- SELECTED EXTRACT
Re: Representing distinct item states from Kevin Smathers on 2003-05-19 (www-rdf-dspace@w3.org from May 2003)

From: Kevin Smathers <kevin.smathers@hp.com>
Date: Mon, 19 May 2003 12:23:25 -0400 (EDT)
To: "Tansley, Robert" <robert.tansley@hp.com>
Cc: "Butler, Mark" <Mark_Butler@hplb.hpl.hp.com>, "'Jason Kinner'" <jason_kinner@dynamicdigitalmedia.com>, www-rdf-dspace <www-rdf-dspace@w3.org>
Message-ID: <3EC905D1.2040005@hp.com>

Tansley, Robert wrote:

>I really don't think, given the purpose and use of the History system, that it needs to be optimised for query.  Unlike the rest of DSpace, it's a write-lots, query-not-so-often subsystem.  The important thing is that it has the right data, and has it securely.  We can always build/use tools that can do the indexing, inferring and optimising and point them at the History data later.
>  
>
I thought that Mick's goal for the integration of DSpace and Haystack 
was in part to allow users to browse along the dimensionality of the 
history system as easily (and thus as quickly) as they browse the 
current fixed hierarchy.

- TASK OBJECTIVE
Copy the passage of the mailing-list reply about the History system from "Re: Representing distinct" to "History data later.".

(Data entries)

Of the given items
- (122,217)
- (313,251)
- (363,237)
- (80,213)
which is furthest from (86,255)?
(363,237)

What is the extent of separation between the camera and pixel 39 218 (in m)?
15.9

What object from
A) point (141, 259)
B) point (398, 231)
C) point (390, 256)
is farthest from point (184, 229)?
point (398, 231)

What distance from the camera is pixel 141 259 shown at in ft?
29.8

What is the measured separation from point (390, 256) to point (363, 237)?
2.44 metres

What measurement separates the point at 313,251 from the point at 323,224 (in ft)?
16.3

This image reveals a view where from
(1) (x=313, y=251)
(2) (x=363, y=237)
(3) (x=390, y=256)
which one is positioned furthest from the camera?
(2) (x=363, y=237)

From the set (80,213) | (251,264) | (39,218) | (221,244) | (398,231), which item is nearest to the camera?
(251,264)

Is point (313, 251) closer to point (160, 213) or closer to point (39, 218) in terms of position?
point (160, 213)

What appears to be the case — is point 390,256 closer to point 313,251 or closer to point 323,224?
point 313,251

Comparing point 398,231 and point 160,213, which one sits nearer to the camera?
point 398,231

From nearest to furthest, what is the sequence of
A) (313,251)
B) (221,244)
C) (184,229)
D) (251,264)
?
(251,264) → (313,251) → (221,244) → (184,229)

...

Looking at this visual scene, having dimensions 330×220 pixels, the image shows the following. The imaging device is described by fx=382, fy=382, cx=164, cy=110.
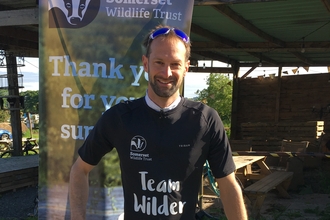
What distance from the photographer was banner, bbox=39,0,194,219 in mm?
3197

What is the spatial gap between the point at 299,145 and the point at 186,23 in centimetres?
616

==

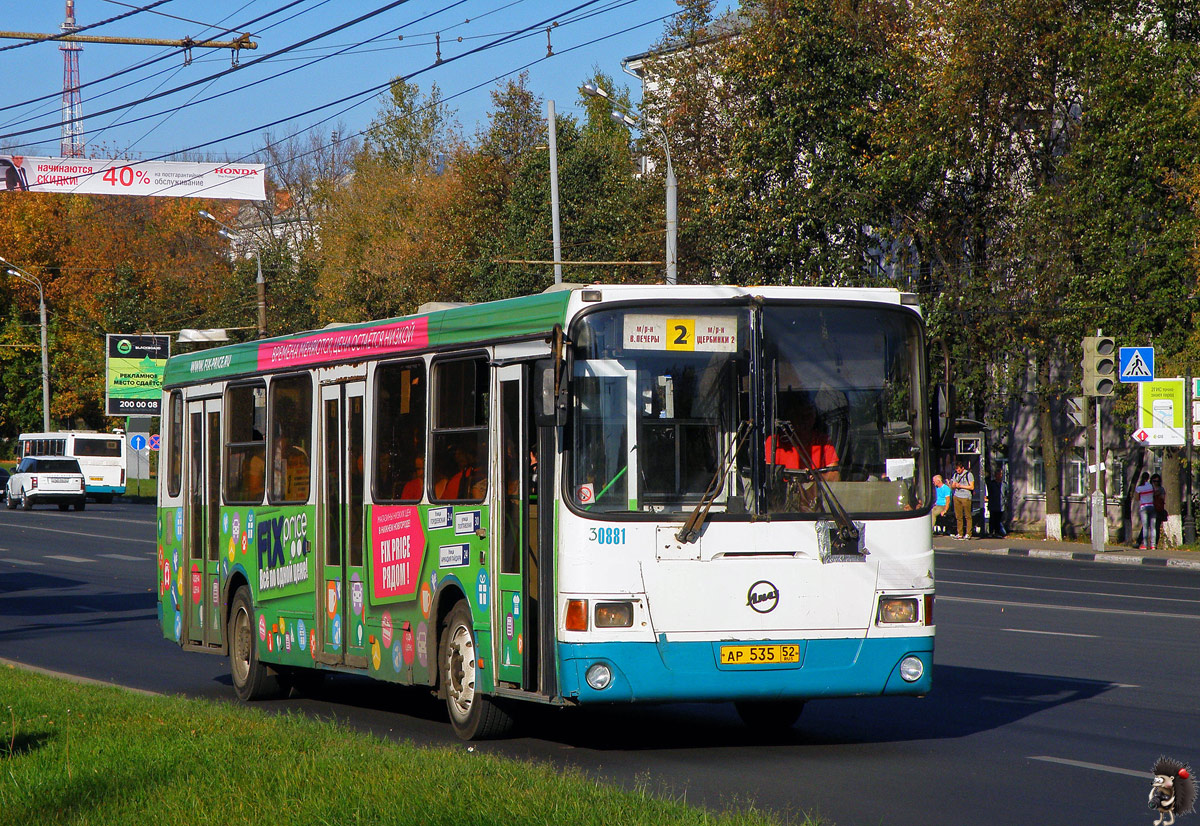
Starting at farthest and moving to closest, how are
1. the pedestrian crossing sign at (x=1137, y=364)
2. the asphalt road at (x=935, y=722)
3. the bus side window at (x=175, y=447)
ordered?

- CORRECT RESPONSE
Re: Representing distinct item states from Kevin Smathers on 2003-05-19 (www-rdf-dspace@w3.org from May 2003)

From: Kevin Smathers <kevin.smathers@hp.com>
Date: Mon, 19 May 2003 12:23:25 -0400 (EDT)
To: "Tansley, Robert" <robert.tansley@hp.com>
Cc: "Butler, Mark" <Mark_Butler@hplb.hpl.hp.com>, "'Jason Kinner'" <jason_kinner@dynamicdigitalmedia.com>, www-rdf-dspace <www-rdf-dspace@w3.org>
Message-ID: <3EC905D1.2040005@hp.com>

Tansley, Robert wrote:

>I really don't think, given the purpose and use of the History system, that it needs to be optimised for query.  Unlike the rest of DSpace, it's a write-lots, query-not-so-often subsystem.  The important thing is that it has the right data, and has it securely.  We can always build/use tools that can do the indexing, inferring and optimising and point them at the History data later.